Page MenuHomePhabricator

Support a "number of occurrences" config in TextMatch
Closed, ResolvedPublic

Description

In T409484, we put together some baseline configs for identifying potentially LLM-generated content using TextMatch. We realized that some of these queries are more prone to false positives than others. That is, some queries contain more common words that, on their own, might not indicate LLM-generated content; however, if a certain number of these are found within, say, a paragraph, that could warrant a flag.

To support a higher threshold, we want to allow individual rules to configure (a) how many occurrences of any of its queries within (b) which space should trigger a TextMatch EditCheck.

Story

As someone configuring TextMatch-based EditChecks to identify potentially LLM-generated content, I want to be able to set, for each rule (read: text pattern), how many occurrences of its queries within a defined text space (e.g. a paragraph, a section, or the entire edit) should trigger a flag, so that I can reduce false positives stemming from common words or phrases appearing in isolation.

Requirements

  • Support a new config property for TextMatch that allows a rule (matchItem) to specify the number of occurrences that should trigger a match, and in what range it should be looking (paragraph, sentence, etc).

Event Timeline

Change #1203591 had a related patch set uploaded (by Medelius; author: Medelius):

[mediawiki/extensions/VisualEditor@master] TextMatchEditCheck: support a # of occurrences config

https://gerrit.wikimedia.org/r/1203591

Based on our discussions, it seems like minOccurrences, and expand=paragraph generally, open up a world of new use cases that seem distinct from plain old text matching.

They all seem to involve inferring something about the "vibe" of the paragraph based on one or more matches.

We're wondering should this functionality be a separate edit check, in order to keep TextMatch simple (and to keep the new check simple). We will think more on this.

Based on our discussions, it seems like minOccurrences, and expand=paragraph generally, open up a world of new use cases that seem distinct from plain old text matching.

They all seem to involve inferring something about the "vibe" of the paragraph based on one or more matches.

Mmm. Might you be able to share a "sketch" of some of the use cases this functionality "loosed" in y'alls discussion?

We're wondering should this functionality be a separate edit check, in order to keep TextMatch simple (and to keep the new check simple).

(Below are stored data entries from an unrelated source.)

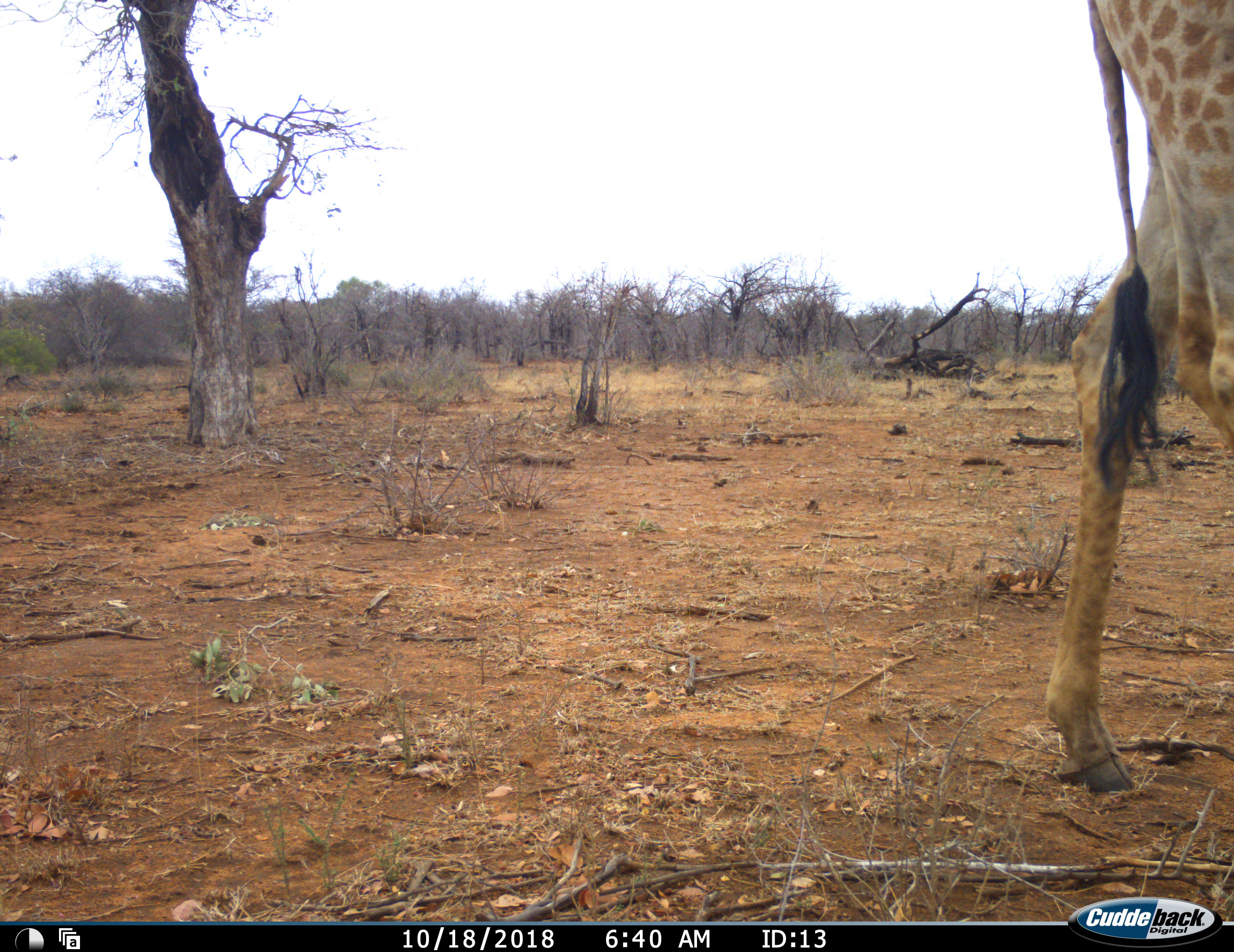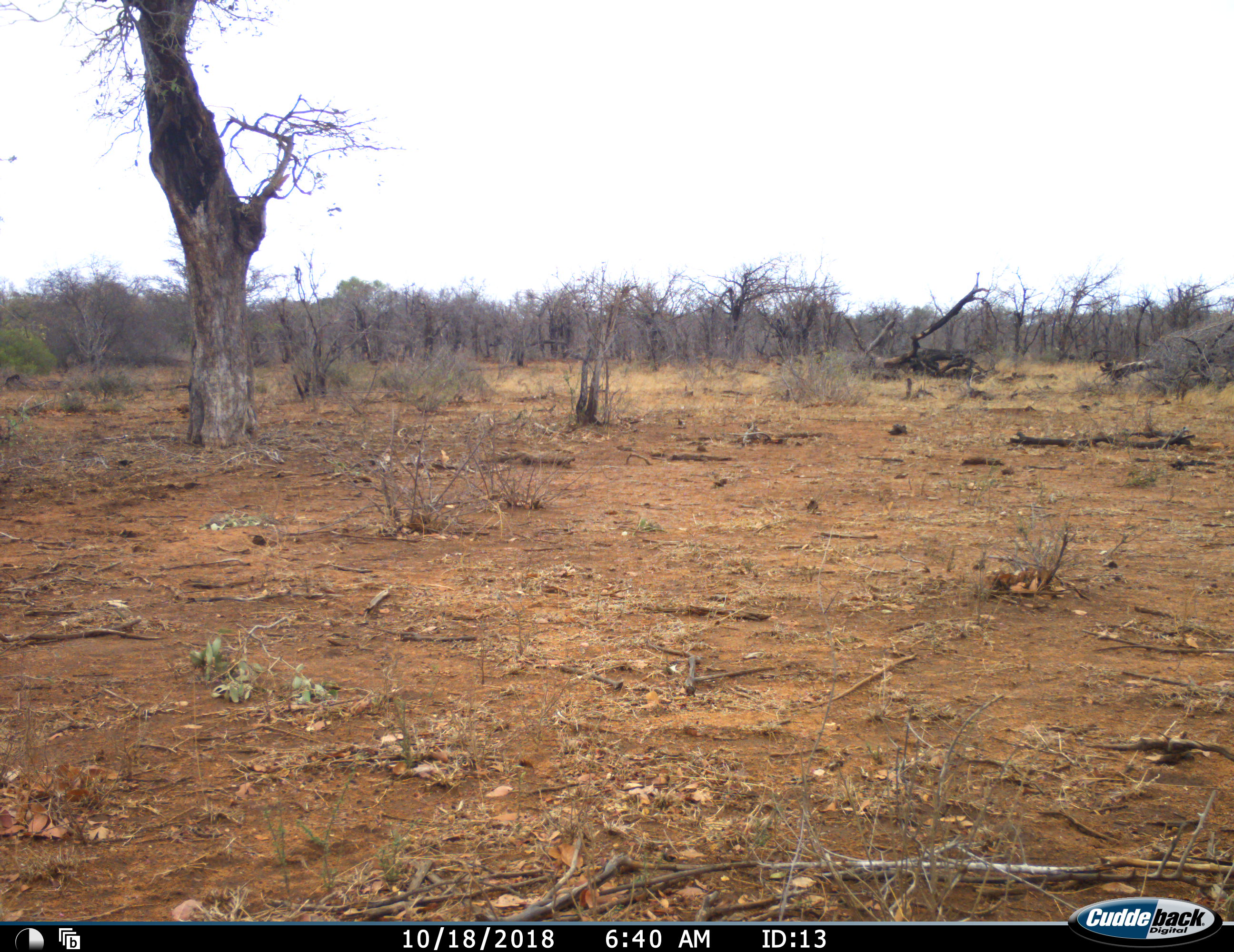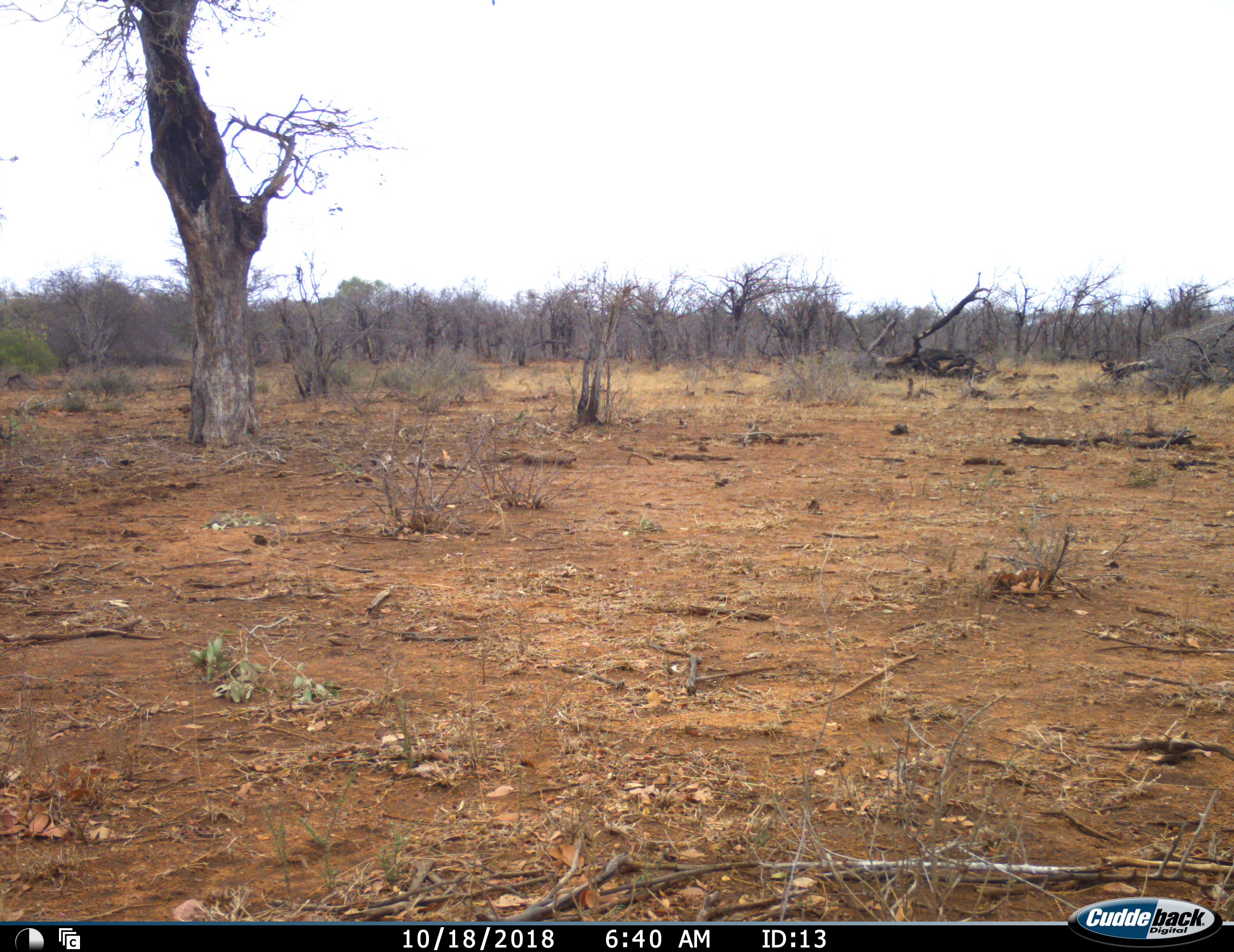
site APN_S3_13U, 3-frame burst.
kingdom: Animalia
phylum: Chordata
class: Mammalia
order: Artiodactyla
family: Giraffidae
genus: Giraffa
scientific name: Giraffa camelopardalis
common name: giraffe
Giraffe (Giraffa camelopardalis), count 1. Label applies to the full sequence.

We will think more on this.

Sounds great.

Yes, here are some differences. In all the use cases we can think of, TextMatch:

  1. finds an exact word or phrase,
  2. regardless of context,
  3. optionally offering one or more replacements;

whereas matching with expand=paragraph and minOccurences>1:

  1. finds a whole paragraph
  2. heuristically, based on the presence (and quantity) of certain words / phrases,
  3. but the words / phrases are not individually important, other than as indicators,
  4. and no replacements are offered

We think these cases are semantically different enough that we should consider having two different checks, as the code may be harder to comprehend and maintain if we satisfy both use cases in a single check. On the other hand, there is clearly some duplication between both use cases.

Change #1203591 merged by jenkins-bot:

[mediawiki/extensions/VisualEditor@master] TextMatchEditCheck: support a # of occurrences config

https://gerrit.wikimedia.org/r/1203591

@medelius : Could you share how the config file should be formatted to see this. I am not sure if I am setting it correctly here: https://en.wikipedia.beta.wmcloud.org/wiki/MediaWiki:Editcheck-config.json

It should be a "minOccurrences" numeric value under the config block, and then must have an "expand" value set as well (likely to "paragraph"), outside of the item's config block. I've updated the documentation to reflect this. Thanks!

Yeah, I figured it out later, thanks for updating the documentation.